I want to understand the correlation between a set of $\color{red}{\textrm{inputs}}$ and a set of $\color{blue}{\textrm{outputs}}$ deriving from numerical simulations, and possibly reduce dimensions of my problem. A number of simulation samples $n$ was ran by randomly selecting inputs within given intervals using the Latin Hypercube sampling (LHS) method. Then, the respective outputs were stored, so I have the combination of inputs-outputs for each sample.
Since the inputs were selected via LHS method, the input-input correlation should not exist. The output-output correlation can exist, but I am more interested in the input-output correlation. It is also possible that the combination of multiple inputs affect the outputs in unexpected ways.
A correlation matrix (pearson,spearman) can identify correlations between single inputs and single outputs. But to include more complicated correlations, I am considering other tools, such as Principal Component Analysis (PCA). However, I am not sure if it's applicable, or how to interpret the results in such scenario. Let me give a concrete example.

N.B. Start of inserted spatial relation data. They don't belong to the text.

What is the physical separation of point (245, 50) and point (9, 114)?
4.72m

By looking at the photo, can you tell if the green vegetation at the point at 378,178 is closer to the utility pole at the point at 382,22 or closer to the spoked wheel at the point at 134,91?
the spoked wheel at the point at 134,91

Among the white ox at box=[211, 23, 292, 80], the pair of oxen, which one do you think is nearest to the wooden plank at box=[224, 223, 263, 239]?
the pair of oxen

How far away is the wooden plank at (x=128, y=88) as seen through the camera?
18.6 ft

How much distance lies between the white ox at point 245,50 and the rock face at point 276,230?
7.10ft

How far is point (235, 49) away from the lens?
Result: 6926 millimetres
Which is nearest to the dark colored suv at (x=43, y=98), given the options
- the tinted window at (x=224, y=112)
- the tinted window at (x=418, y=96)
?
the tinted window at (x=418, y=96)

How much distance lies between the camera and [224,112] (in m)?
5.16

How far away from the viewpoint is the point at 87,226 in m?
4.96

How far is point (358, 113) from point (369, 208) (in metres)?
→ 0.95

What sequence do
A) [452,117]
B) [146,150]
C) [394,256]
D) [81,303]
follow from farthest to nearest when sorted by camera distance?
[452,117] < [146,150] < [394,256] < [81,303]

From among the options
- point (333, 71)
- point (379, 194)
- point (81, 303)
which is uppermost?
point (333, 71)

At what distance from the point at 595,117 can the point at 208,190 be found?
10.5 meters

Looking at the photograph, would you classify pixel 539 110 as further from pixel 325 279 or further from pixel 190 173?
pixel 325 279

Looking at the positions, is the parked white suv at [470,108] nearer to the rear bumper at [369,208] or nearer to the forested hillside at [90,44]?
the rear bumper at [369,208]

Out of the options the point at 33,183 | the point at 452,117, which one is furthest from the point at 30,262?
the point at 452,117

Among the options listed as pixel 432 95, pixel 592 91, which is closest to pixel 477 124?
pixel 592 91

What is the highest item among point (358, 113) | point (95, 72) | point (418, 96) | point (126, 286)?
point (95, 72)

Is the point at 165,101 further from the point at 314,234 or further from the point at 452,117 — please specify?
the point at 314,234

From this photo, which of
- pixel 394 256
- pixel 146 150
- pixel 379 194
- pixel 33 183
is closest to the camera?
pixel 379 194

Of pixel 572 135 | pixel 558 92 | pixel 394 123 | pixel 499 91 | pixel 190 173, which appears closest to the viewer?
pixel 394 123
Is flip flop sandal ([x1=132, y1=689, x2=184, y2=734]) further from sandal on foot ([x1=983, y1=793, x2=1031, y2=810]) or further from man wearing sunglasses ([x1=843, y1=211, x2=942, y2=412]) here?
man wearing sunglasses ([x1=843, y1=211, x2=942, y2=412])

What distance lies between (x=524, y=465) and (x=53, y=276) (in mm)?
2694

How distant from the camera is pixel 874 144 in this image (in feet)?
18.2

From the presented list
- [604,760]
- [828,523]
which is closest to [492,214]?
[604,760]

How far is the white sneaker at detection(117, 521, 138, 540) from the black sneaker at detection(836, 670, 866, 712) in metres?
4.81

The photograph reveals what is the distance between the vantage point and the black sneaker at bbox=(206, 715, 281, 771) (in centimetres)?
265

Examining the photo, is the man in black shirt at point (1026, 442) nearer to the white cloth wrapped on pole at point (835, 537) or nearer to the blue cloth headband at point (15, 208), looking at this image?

In my specific case, there are 16 inputs and 3 outputs for $n=$5200. My first approach was to concatenate them and perform PCA in this $n \times 19$ matrix. What I found was that the first 3 principal components only explain ~35% of the observed variance, and to reach 95% I need 12 principal components. This seems to indicate that PCA is not of much help. I believe this is a symptom of the fact that there's so much variance in the inputs due to the sampling method. Then I looked at the loading factors, some of which are presented here:
PC1 (17%): $\color{blue}{\textrm{output1=0.6}}$, $\color{blue}{\textrm{output2=0.5}}$, $\color{red}{\textrm{input1=0.45}}$, $\color{red}{\textrm{input2=0.25}}$, $\color{red}{\textrm{...(inputs)...}}$, $\color{blue}{\textrm{output3=0.06}}$, $\color{red}{\textrm{...(inputs)...}}$
PC2 (29%): $\color{blue}{\textrm{output3=0.7}}$, $\color{red}{\textrm{input2=0.6}}$, $\color{red}{\textrm{input3=0.2}}$, $\color{red}{\textrm{...(inputs)...}}$, $\color{blue}{\textrm{output2=0.07}}$, $\color{blue}{\textrm{output1=0.03}}$, $\color{red}{\textrm{...(inputs)...}}$
PC3 (36%): $\color{red}{\textrm{input5=0.7}}$, $\color{red}{\textrm{input6=0.6}}$, $\color{red}{\textrm{...(inputs)...}}$, $\color{blue}{\textrm{output3=0.04}}$, $\color{red}{\textrm{...(inputs)...}}$, $\color{blue}{\textrm{output1=output2=0.03}}$, $\color{red}{\textrm{...(inputs)...}}$
My interpretation is that PC1 informs mostly how $\color{red}{\textrm{input1}}$ and $\color{red}{\textrm{input2}}$ correlate with $\color{blue}{\textrm{output1}}$ and $\color{blue}{\textrm{output2}}$. PC2 indicates that $\color{blue}{\textrm{output3}}$ is mostly correlated with $\color{red}{\textrm{input2}}$ and $\color{red}{\textrm{input3}}$. Then, PC3 seems to correlate only the $\color{red}{\textrm{inputs}}$ with themselves, but this is an useless information and not at all expected (due to LHS). Should it be ignored then?
Regardless, at this level I am still al 36% of explained variance. So it seems that the correlations are either very small or non-linear. Can someone point out if I am missing something about PCA, or if it is not appropriate in this case?